SELECTED EXCERPT –
········

Deterministic ML GPL-3.0

certifiable-harness

End-to-end test harness for deterministic ML — because 'it works on my machine' isn't certifiable

GitHub Repository
Published
January 19, 2026 22:00
Reading Time
6 min
certifiable-harness: Cross-platform bit-identity verification showing Linux and macOS producing identical SHA-256 hashes

How do you prove that your ML pipeline produces identical results on different hardware?

Not “similar” results. Not “statistically equivalent” results. Identical — bit for bit, hash for hash.

I ran the certifiable-harness on Linux with GCC and macOS with Clang. Different operating system. Different compiler. Seven pipeline stages.

Same SHA-256 hashes. Every stage. Every time.

certifiable-harness orchestrates all seven stages of the certifiable-* pipeline, captures cryptographic commitments, and compares them against a golden reference.

View on GitHub

The Problem

Traditional ML frameworks don’t even try for cross-platform determinism. Floating-point rounding varies by CPU. Memory allocation affects hash table iteration order. Thread scheduling is inherently non-deterministic.

For most applications, that’s fine. A 0.001% difference in model output doesn’t matter.

For safety-critical systems, it’s a fundamental problem. If you can’t prove that the model running on deployed hardware is exactly the same as what you tested, you can’t certify it.

The certifiable-* ecosystem solves this through fixed-point arithmetic, static allocation, and deterministic algorithms throughout. But how do you prove it works?

You run the harness.

How It Works

$ ./certifiable-harness --golden result.golden --output verify.json

═══════════════════════════════════════════════════════════════
  Certifiable Harness v1.0.0
  Platform: x86_64
═══════════════════════════════════════════════════════════════

  [0] data  (OK, 4 µs)
  [1] training  (OK, 3 µs)
  [2] quant  (OK, 3 µs)
  [3] deploy  (OK, 3 µs)
  [4] inference  (OK, 3 µs)
  [5] monitor  (OK, 4 µs)
  [6] verify  (OK, 8 µs)

  Status: ALL STAGES PASSED
  Bit-identical: YES
═══════════════════════════════════════════════════════════════

If any stage produces a different hash, the harness tells you exactly which one diverged. No more “it works on my machine” — either the hashes match or they don’t.

The Golden Reference

The harness generates a 368-byte golden reference file containing:

OffsetSizeField
0x004Magic (“CHGR”)
0x044Version
0x0832Platform string
0x288Timestamp
0x3032Config hash
0x5032Harness hash
0x70224Stage commitments (7 × 32)
0x15032File hash

The file hash covers bytes 0x00–0x14F, enabling tamper detection. If anyone modifies the golden reference, verification fails.

········

RECORDED INFORMATION –
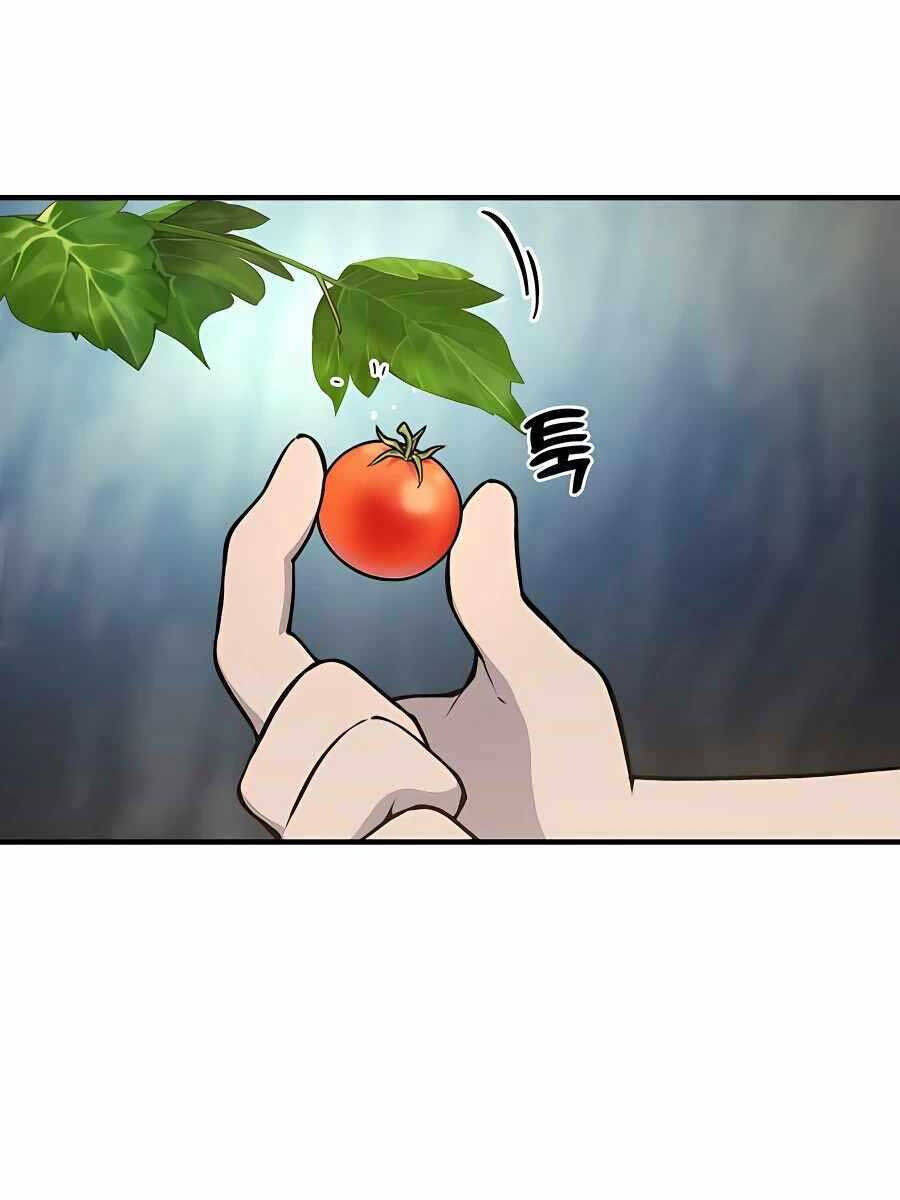 Làm Nông Dân Trong Tòa Tháp Thử Thách Chapter 1 - 25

········

ABOUT THIS TASK –
In the certifiable-harness write-up, which compiler was used on Linux and which on macOS?

FINISHED TASK –
GCC on Linux and Clang on macOS.